Awards

The judge for the quarterly prize for the Summer issue is Dorrith Leipziger, who leapt onto our pages six years ago and has been a steady presence since.  As you may know, she is of the nonageneration persuasion (age being a matter of personal choice, time being an illusion).  Her comments follow:

It wasn’t easy, but I finally settled on James Tweedie’s Forever Nine as my first choice of all the good poems in the Summer 2020 issue.  His mastery of the sonnet is evident in both form and substance.  His readers are swept along with him into the joys of summertime dives into the cold waters of a nearby lake, a seasonal pleasure not only of boyhood memory but effortlessly repeatable as grown-up indulgence.  One can only wish that all of us were blessed with the gift of recreating the past with such ease and enthusiasm.

Bill Guest’s Kite and Balloon, aptly appearing on the same page as another salute to the carefree abandon of boyhood, is a close runner-up.  His twelve well-crafted lines move easily as he watches his two wind-borne toys fly up into the sky, harbingers of the astronauts to come.  I do understand his decision to stop just short of another sonnet, having fallen into this sense of closure often in my own writing.  When a poem has found its natural resolution, form shouldn’t force the poet to go on.
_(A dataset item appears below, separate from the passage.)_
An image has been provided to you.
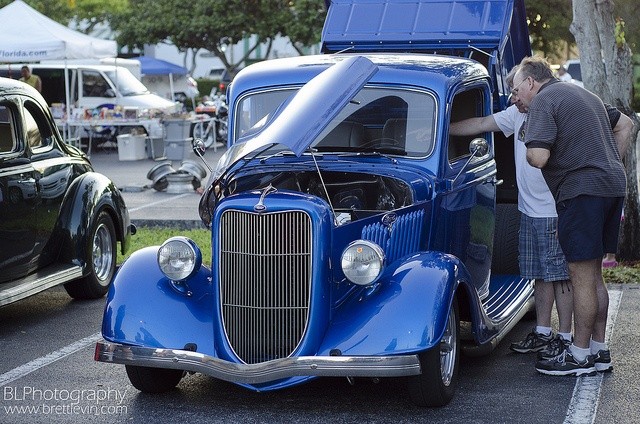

Time may be an illusion, but it doesn’t stand still, and change is inescapable.  We chose to put our home and office in Jericho into the past tense, and as of December, are what Vermonters call “snowbirds,” —those fleeing the winter winds and migrating back when the warm weather returns.  With this shift, our vehicles of poetic communication with contributors and subscribers will expand of necessity.  You may still send submissions and subscriptions by postal service to the post office in Jericho (P. O. Box 110, Jericho, VT 05465) and they (wonderful people!) will forward the mail.  And we will have to grudgingly open the email door to submissions.  For now, you may submit by email if you have been previously published in our pages.  Shhhhhh…..keep it close to the vest.  We’ll tip toe toward digital submissions together, considering options as we go.

The collegiate contest is in full swing, and we look forward to receiving good poetry from undergraduate students in the continental United States (and Hawaii).  Please encourage any young poets that you know to enter!  The first prize is $500.  Entries are carefully gathered for consideration by college contest coordinator, Tanya Cimonetti, 1393 Spear Street, Burlington, VT  05403.  The  postmark deadline is December 31st, with winners to be announced in the Winter 2021 issue. 

Ever and always, we are deeply grateful to the Lyric Foundation for making The Lyric financially viable, a little literary ship sailing through the vicissitudes of the decades, and coming now into our 100th year of publication.

The poems here help us remember that despite reports to the contrary,  truth, beauty, love and wisdom are alive and well in the hearts of poets and people everywhere.